Confusion Reigns over Application of G2211

Confusion Reigns over Application of G2211

Although the effective date for billing Office and Outpatient (O/O) Evaluation and Management (E&M ) Visit Complexity Add-on Code G2211 was Jan. 1, the Centers for Medicare & Medicaid Services (CMS) published a later date of Feb. 19.

What exactly does this mean?

Well, if you have billed this code and received a denial or rejection from your Medicare contractor, perhaps you may want to rebill the service. If you were one of the many organizations that held off from billing it out of fear of code description ambiguity, lack of documentation guidance, or something else… well, perhaps now is the time to test the waters.

Here is where we are today.

CMS held an Open Door Call on Jan. 24. During that call, CMS attempted to shed some light on some of the lingering questions stakeholders had about this code. CMS advised that G2211 could be billed on a new patient encounter once the intent was evident that the provider was working to establish a long-term relationship with the patient. CMS also clarified that more than one provider (e.g., a bone marrow transplant team) may bill this code when each provider is responsible for a portion of the patient’s longitudinal care.

Questions abound over G2211 can be billed when a prolonged service (e.g., G2212, 99417, etc.) code is billed; it remains a mystery. At this point, we also may not be fully aware of how Medicaid and private payers will handle this code. Some of my colleagues have reported receiving denials from a commercial carrier with a denial reason of “per CMS, G2211 cannot be billed when any other service is billed.” This is absolutely erroneous and ripe for appeal. CMS guidance is clear that G2211 should not be billed when the O/O E&M code is billed with Modifier 25. However, denying a claim where G2211 is billed with, let us say, a lab service, is wrong.

Here is what you should do when implementing this service:

  • Analyze if this service is appropriate for your specialty;
  • Create an internal policy for proper documentation capture and billing;
  • Update your charge description master or billing software to capture this service;
  • Furnish provider education; and
  • Create an audit process for this service (it is a best practice to review/audit any newly provided service).

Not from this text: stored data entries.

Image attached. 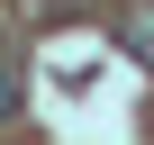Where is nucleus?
Here are the masks:
<instances>
[{
	"label": "nucleus",
	"mask_w": 154,
	"mask_h": 145,
	"mask_svg": "<svg viewBox=\"0 0 154 145\" xmlns=\"http://www.w3.org/2000/svg\"><path fill=\"white\" fill-rule=\"evenodd\" d=\"M118 45H127L136 63H154V9H127V18H118Z\"/></svg>",
	"instance_id": "nucleus-1"
},
{
	"label": "nucleus",
	"mask_w": 154,
	"mask_h": 145,
	"mask_svg": "<svg viewBox=\"0 0 154 145\" xmlns=\"http://www.w3.org/2000/svg\"><path fill=\"white\" fill-rule=\"evenodd\" d=\"M0 118H18V82H9V72H0Z\"/></svg>",
	"instance_id": "nucleus-2"
}]
</instances>
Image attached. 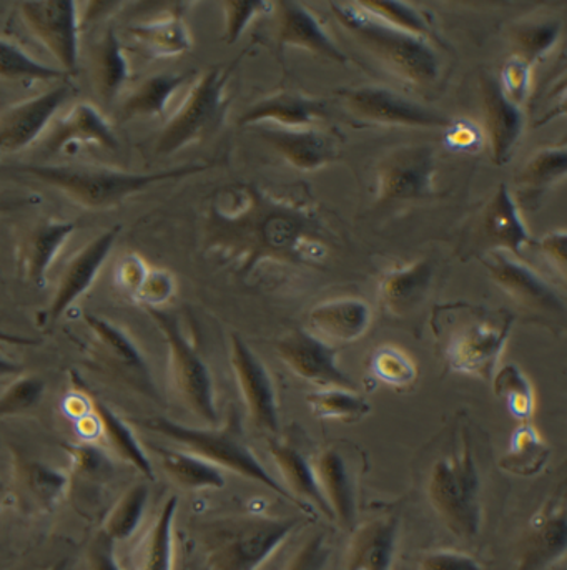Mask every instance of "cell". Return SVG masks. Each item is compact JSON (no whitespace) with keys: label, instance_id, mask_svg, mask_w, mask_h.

This service is not a free-for-all! Every provider, every setting, and every patient encounter will not qualify; however, many will. Do not lose sight of the intent for this code (to reimburse providers for work involved in providing a longitudinal relationship with patients, all in an effort to build trust, improve care, and promote better treatment outcomes). CMS has promised a FAQ on this code.

We have not seen that released yet, but Palmetto GBA will be hosting a webinar on this topic on March 28. If you are under this Medicare Administrative Contractor (MAC), it may be worth attending.